Apesar da incerteza quanto à continuidade da Contribuição Provisória sobre Movimentação Financeira (CPMF), o projeto de lei orçamentária da União para 2008, que conta com a arrecadação do tributo, segue tramitando normalmente no Congresso. Ontem, a Comissão Mista de Orçamento (CMO) aprovou o primeiro dos dez relatórios setoriais do projeto, elevando em cerca de R$ 445,2 milhões as despesas de investimento e custeio nas áreas de Justiça e Defesa.

A arrecadação da CPMF em 2008, sem alteração de alíquota, é estimada em quase R$ 40 bilhões. Dada essa magnitude, uma eventual derrubada da PEC da prorrogação exigiria do governo encaminhar uma nova proposta orçamentária, com corte de despesas e indicação de outras fontes de receita.

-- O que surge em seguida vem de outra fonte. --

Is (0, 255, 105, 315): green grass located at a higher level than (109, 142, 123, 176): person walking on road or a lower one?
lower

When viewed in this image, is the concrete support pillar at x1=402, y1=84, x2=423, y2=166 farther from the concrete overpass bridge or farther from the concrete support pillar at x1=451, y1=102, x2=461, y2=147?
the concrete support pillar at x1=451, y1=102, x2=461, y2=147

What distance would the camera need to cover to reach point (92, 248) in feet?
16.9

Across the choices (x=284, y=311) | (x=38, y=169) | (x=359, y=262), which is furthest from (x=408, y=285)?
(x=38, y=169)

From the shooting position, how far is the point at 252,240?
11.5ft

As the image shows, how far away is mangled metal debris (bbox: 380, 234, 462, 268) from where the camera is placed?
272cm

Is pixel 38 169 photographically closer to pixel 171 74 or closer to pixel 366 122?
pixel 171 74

Por isso, na semana passada, o ministro do Planejamento, Paulo Bernardo, manifestou interesse do governo na paralisação da tramitação do projeto, até que seja aprovada a CPMF.

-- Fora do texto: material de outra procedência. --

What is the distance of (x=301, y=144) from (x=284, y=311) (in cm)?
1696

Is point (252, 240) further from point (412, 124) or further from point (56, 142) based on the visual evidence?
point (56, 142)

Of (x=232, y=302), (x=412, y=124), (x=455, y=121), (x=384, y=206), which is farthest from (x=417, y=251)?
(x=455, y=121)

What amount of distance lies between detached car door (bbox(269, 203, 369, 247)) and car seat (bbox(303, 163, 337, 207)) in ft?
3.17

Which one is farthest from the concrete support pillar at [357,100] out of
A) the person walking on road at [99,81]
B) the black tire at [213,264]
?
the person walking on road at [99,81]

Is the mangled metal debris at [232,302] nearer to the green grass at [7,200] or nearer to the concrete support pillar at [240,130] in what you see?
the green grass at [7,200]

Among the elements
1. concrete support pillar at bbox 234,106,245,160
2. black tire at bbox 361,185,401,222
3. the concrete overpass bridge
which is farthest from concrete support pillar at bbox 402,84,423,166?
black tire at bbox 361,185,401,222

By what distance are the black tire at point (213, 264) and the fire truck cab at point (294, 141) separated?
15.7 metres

Ontem, porém, o presidente da Comissão de Orçamento, senador José Maranhão (PMDB-PB), disse que manterá o cronograma previsto, de modo a dar tempo de aprovar o Orçamento ainda em dezembro de 2007, se possível até dia 21. Certo de que a CPMF passará, o deputado Carlito Merss (PT-SC) também acha desnecessária e até prejudicial uma desmobilização da CMO.

José Maranhão espera que, até fim da semana sejam apresentados, discutidos e votados todos os dez relatórios setoriais. Isso permitiria elaborar e votar o relatório geral, a cargo do deputado José Pimentel (PT-CE), na semana anterior à do Natal.

O relatório aprovado ontem pela CMO manteve a proposta do relator setorial, senador Sérgio Zambiasi (PTB-RS). Com as emendas acatadas por ele, foram acrescentados ao Orçamento R$ 248,21 milhões para investimentos do Ministério da Defesa, que, assim, sobem a R$ 3,511 bilhões. As dotações do ministério para gastos com custeio (exceto pessoal) também foram reforçadas, em R$ 71,38 milhões, subindo para R$ 5,95 bilhões aproximadamente.

O Ministério da Justiça, por sua vez, recebeu liquidamente um reforço de R$ 125,67 milhões. Mas, como houve remanejamento de dotações que eram de custeio, os investimentos do ministério subiram mais, R$ 139,57 milhões, atingindo cerca de R$ 1 bilhão.